[Caption-style text data]
........

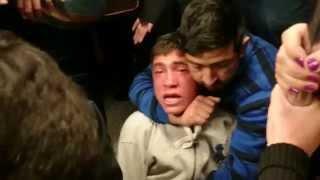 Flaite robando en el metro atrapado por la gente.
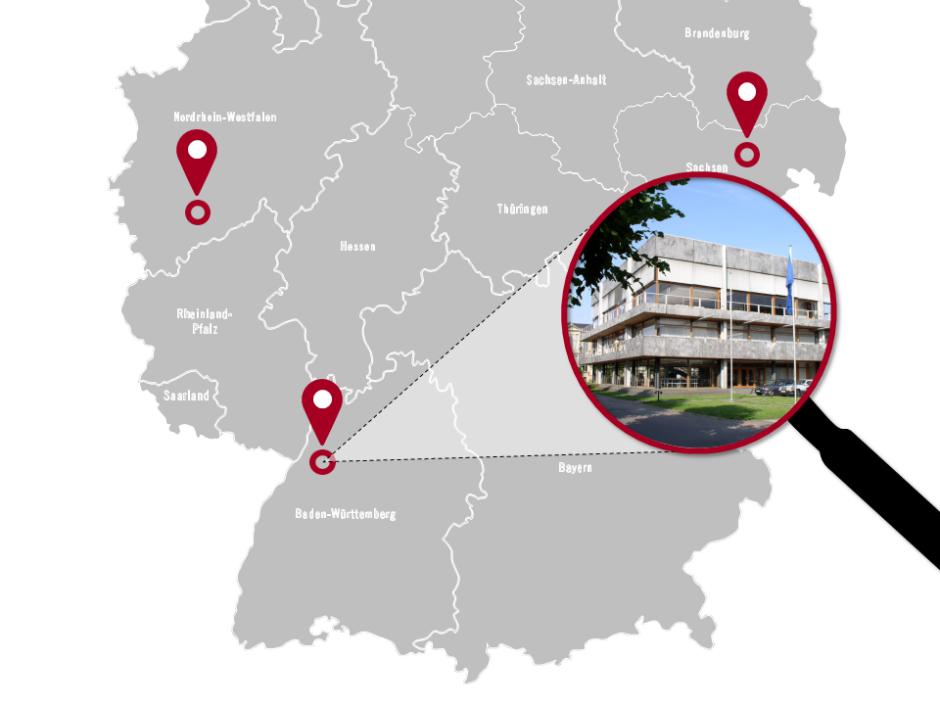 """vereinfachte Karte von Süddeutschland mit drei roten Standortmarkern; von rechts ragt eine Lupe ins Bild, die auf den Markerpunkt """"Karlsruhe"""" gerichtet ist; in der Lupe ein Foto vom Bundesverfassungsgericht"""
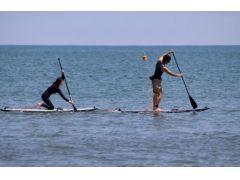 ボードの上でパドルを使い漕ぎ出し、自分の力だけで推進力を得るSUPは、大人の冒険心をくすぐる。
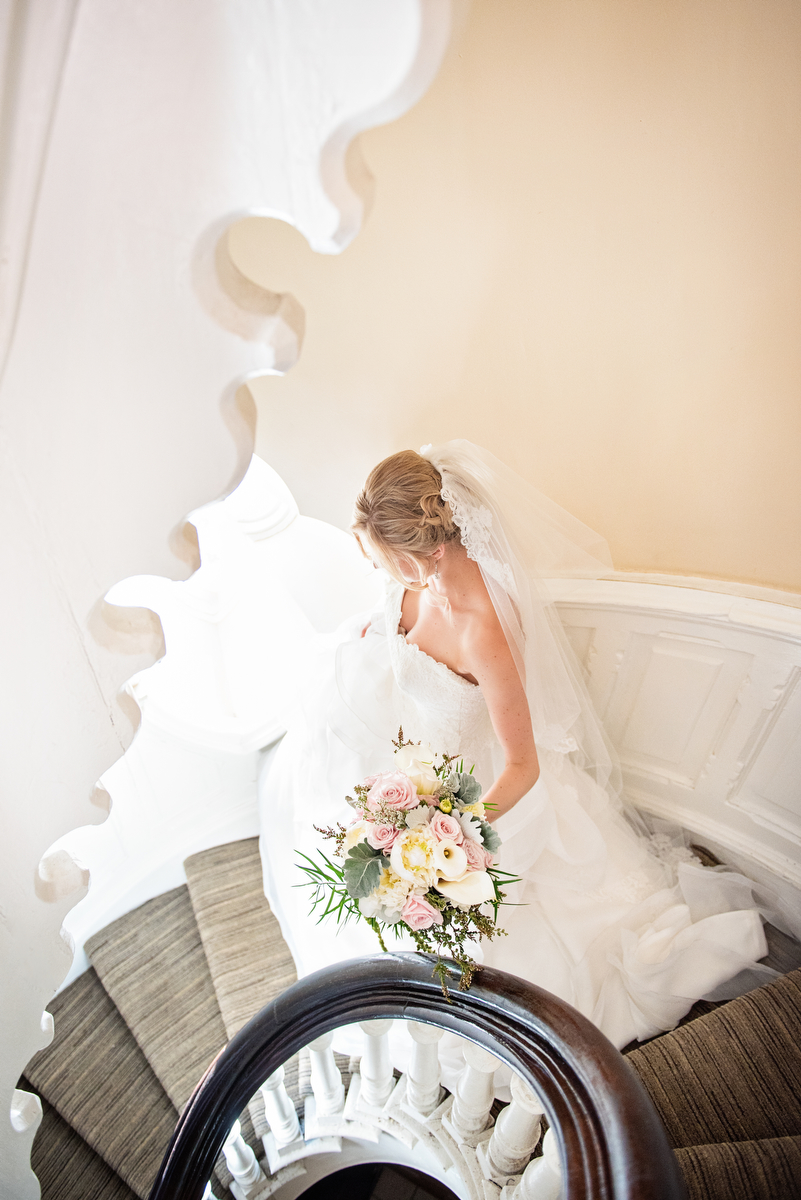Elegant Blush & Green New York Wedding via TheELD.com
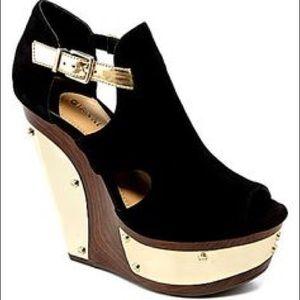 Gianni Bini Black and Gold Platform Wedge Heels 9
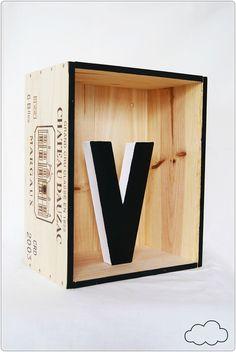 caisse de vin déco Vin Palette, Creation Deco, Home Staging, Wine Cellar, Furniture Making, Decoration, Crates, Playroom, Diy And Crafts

........

▸ EXERCISE BRIEF:
All of the data needs repeating exactly, but the pictures do not.

▸ RESULT OF THE EXERCISE:
 Flaite robando en el metro atrapado por la gente.
 """vereinfachte Karte von Süddeutschland mit drei roten Standortmarkern; von rechts ragt eine Lupe ins Bild, die auf den Markerpunkt """"Karlsruhe"""" gerichtet ist; in der Lupe ein Foto vom Bundesverfassungsgericht"""
 ボードの上でパドルを使い漕ぎ出し、自分の力だけで推進力を得るSUPは、大人の冒険心をくすぐる。
Elegant Blush & Green New York Wedding via TheELD.com
 Gianni Bini Black and Gold Platform Wedge Heels 9
 caisse de vin déco Vin Palette, Creation Deco, Home Staging, Wine Cellar, Furniture Making, Decoration, Crates, Playroom, Diy And Crafts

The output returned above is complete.